▶ **DIRECTIONS**
Search the records for the word "Villa" and pick out every line that has it.

▶ **Entries taken from a collection**
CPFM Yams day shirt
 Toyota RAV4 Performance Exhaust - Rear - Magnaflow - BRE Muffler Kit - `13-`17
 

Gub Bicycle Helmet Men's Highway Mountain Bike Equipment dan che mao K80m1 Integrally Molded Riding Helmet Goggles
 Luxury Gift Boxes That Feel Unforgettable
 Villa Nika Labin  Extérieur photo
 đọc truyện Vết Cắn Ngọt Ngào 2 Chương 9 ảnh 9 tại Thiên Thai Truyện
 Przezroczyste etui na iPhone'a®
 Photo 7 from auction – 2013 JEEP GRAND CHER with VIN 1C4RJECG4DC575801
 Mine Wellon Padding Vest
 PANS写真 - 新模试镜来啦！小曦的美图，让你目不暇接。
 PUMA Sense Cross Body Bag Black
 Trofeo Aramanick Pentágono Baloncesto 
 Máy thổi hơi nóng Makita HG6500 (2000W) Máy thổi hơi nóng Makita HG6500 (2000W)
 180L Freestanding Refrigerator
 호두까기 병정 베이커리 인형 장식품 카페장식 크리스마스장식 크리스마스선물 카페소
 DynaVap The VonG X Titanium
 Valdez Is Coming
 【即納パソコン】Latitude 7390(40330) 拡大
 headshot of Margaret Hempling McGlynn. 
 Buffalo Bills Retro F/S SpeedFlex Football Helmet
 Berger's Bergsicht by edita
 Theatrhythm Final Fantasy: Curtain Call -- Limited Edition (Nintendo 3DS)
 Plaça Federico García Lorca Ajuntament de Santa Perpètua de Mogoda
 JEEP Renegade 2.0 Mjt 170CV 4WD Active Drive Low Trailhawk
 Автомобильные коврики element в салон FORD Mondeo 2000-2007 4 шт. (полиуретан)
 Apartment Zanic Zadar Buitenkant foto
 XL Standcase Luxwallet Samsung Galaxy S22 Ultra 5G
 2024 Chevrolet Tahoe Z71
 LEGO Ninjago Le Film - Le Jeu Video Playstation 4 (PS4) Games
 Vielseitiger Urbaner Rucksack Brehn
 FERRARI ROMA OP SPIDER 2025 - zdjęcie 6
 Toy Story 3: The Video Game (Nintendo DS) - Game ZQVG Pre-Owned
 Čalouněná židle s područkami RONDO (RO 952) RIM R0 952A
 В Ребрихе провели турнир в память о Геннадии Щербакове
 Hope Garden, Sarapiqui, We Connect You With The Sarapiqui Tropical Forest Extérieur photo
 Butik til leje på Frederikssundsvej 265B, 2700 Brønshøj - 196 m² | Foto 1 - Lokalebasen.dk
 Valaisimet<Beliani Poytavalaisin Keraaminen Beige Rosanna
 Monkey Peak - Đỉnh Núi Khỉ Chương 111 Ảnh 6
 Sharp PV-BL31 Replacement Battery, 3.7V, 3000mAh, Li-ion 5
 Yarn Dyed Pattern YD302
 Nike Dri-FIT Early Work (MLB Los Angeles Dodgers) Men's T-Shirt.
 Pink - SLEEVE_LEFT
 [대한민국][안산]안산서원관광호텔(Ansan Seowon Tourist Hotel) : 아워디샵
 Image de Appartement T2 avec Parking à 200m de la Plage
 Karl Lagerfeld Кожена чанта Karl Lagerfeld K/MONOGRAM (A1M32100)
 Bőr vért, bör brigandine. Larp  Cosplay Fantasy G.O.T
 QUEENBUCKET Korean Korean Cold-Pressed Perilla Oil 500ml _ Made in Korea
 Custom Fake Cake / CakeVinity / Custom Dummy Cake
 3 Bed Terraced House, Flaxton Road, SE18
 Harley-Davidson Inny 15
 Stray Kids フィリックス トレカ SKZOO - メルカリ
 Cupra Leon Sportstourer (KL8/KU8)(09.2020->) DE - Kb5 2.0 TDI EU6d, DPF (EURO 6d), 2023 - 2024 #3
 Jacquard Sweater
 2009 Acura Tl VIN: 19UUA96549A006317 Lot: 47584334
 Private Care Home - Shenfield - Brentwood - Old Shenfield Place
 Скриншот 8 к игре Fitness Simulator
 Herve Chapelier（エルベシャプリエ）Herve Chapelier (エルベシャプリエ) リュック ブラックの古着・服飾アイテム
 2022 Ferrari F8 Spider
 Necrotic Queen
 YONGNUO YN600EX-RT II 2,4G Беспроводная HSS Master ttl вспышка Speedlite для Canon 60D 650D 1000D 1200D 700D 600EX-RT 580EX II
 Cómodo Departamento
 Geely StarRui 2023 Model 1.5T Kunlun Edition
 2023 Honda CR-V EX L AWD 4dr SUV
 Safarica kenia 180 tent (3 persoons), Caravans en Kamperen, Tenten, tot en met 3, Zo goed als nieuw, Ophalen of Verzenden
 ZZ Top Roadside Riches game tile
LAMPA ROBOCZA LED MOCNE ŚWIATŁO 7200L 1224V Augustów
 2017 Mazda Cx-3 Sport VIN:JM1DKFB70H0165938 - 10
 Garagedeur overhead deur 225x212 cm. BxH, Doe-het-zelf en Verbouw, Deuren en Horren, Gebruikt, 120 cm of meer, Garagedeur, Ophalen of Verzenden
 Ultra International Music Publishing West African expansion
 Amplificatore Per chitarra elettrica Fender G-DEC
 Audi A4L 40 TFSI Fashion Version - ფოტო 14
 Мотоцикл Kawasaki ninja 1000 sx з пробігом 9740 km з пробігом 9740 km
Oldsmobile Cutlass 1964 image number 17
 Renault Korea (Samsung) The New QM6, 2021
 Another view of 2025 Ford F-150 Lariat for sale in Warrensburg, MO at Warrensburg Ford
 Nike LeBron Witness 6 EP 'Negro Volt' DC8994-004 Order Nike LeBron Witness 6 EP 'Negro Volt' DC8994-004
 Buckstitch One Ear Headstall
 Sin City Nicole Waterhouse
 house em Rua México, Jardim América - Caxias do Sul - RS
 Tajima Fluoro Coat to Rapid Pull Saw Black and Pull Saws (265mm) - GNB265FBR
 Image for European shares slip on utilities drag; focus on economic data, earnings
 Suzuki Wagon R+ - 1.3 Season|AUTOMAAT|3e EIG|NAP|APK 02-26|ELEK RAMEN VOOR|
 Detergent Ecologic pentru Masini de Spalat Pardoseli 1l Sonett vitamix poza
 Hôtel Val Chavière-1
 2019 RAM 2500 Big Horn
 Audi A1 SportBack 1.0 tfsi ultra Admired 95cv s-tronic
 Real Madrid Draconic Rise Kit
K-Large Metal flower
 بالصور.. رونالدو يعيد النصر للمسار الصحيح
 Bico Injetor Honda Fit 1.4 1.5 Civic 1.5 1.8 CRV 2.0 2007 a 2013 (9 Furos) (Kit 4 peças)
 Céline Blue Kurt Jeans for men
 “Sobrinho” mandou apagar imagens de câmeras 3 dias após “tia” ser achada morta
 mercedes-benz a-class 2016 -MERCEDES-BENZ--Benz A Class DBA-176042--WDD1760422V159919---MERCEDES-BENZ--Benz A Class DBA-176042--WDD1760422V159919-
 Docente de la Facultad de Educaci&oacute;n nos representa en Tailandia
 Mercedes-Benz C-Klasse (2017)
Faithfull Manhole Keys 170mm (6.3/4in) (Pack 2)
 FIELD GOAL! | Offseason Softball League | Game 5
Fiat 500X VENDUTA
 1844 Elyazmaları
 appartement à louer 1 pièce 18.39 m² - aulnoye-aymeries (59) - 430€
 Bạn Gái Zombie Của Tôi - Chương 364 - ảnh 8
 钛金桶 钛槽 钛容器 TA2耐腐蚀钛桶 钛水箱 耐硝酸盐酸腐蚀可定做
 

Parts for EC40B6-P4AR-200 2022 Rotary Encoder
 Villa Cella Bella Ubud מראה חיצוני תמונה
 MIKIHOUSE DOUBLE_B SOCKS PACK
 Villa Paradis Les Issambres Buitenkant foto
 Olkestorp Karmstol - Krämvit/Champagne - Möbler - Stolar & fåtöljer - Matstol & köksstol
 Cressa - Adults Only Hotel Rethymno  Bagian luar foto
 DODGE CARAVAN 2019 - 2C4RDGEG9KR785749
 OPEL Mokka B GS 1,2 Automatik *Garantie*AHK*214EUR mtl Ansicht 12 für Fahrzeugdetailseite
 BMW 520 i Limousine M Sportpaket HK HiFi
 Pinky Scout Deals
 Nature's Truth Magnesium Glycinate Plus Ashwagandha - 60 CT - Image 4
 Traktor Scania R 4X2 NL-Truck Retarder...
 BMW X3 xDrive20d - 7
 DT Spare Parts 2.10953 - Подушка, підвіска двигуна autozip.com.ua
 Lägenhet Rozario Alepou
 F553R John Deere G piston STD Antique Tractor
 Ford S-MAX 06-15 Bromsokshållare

▶ **WRITTEN RESPONSE**
 Villa Nika Labin  Extérieur photo
 Villa Cella Bella Ubud מראה חיצוני תמונה
 Villa Paradis Les Issambres Buitenkant foto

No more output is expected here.